È salito a 6 morti e 20 venti feriti il bilancio del massiccio attacco russo effettuato nella notte su oggi, venerdì, in particolar modo sulla capitale ucraina Kiev. L’esercito russo ha fatto uso di 430 droni e 19 missili, secondo l’Ucraina, di cui rispettivamente 405 e 14 sarebbero stati abbattuti.

Diverse esplosioni sono state segnalate nella capitale a partire dalle 00:45 ora locale, secondo testimoni. Il sindaco Vitali Klitschko riferisce che i detriti di un drone hanno colpito un edificio residenziale di cinque piani nel quartiere Dniprovskiy. Un incendio è stato segnalato anche in un palazzo nel quartiere di Podilskyi. Interruzioni di corrente vengono segnalate in diverse zone della città.

L’Aeronautica militare ucraina parla di decine di droni che hanno preso di mira le regioni centrali, meridionali e orientali. Sono stati emessi allarmi antiaerei per l’intero Paese.

Droni ucraini colpiscono impianto petrolifero russo

Nel frattempo, droni ucraini hanno colpito, sempre nella notte su oggi, la città portuale russa di Novorossijsk danneggiando un terminal petrolifero e innescando un vasto incendio, secondo fonti locali citate dai media di Kiev. L’attacco avrebbe colpito il complesso di Sheskharis, importante terminal per l’esportazione di petrolio della società statale russa Transneft. Secondo quanto riferito, anche un’imbarcazione civile nel porto è stata colpita durante l’attacco e tre membri d’equipaggio sono rimasti feriti. Nel frattempo Mosca afferma che 216 droni ucraini sono stati abbattuti sul territorio russo. Lo riporta l’agenzia di stampa Tass, citando il ministero della Difesa.
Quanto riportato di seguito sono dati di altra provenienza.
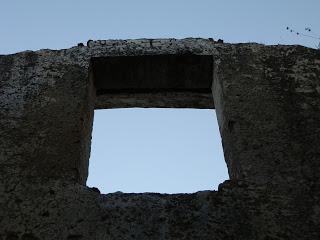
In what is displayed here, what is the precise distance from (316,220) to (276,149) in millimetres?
654

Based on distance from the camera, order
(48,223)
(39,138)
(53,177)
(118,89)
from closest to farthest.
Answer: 1. (48,223)
2. (53,177)
3. (39,138)
4. (118,89)

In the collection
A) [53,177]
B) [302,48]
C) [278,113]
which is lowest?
[53,177]

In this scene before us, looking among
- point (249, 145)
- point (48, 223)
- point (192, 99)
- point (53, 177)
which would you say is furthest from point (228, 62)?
point (48, 223)

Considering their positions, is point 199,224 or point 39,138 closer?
point 199,224

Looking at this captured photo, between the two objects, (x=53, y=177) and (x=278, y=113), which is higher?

Zelensky evoca la possibile resa a Pokrovsk

Preoccupazione e imbarazzo: la prima per quanto accade a Pokrovsk, roccaforte ucraina del Donetsk, la seconda per lo scandalo corruzione che sfiora fin troppo da vicino il presidente Volodymyr Zelensky. Così mentre a Bruxelles si discute su come sostenere finanziariamente l’Ucraina sull’orlo del crac - se con i famosi prestiti garantiti dagli asset russi o con soldi propri - Zelensky evoca la resa dello snodo logistico che potrebbe subire la stessa sorte di Bakhmut. “La decisione se ritirare le truppe - ha dichiarato - spetta ai comandanti sul campo: nessuno obbliga i nostri soldati a morire per delle rovine”.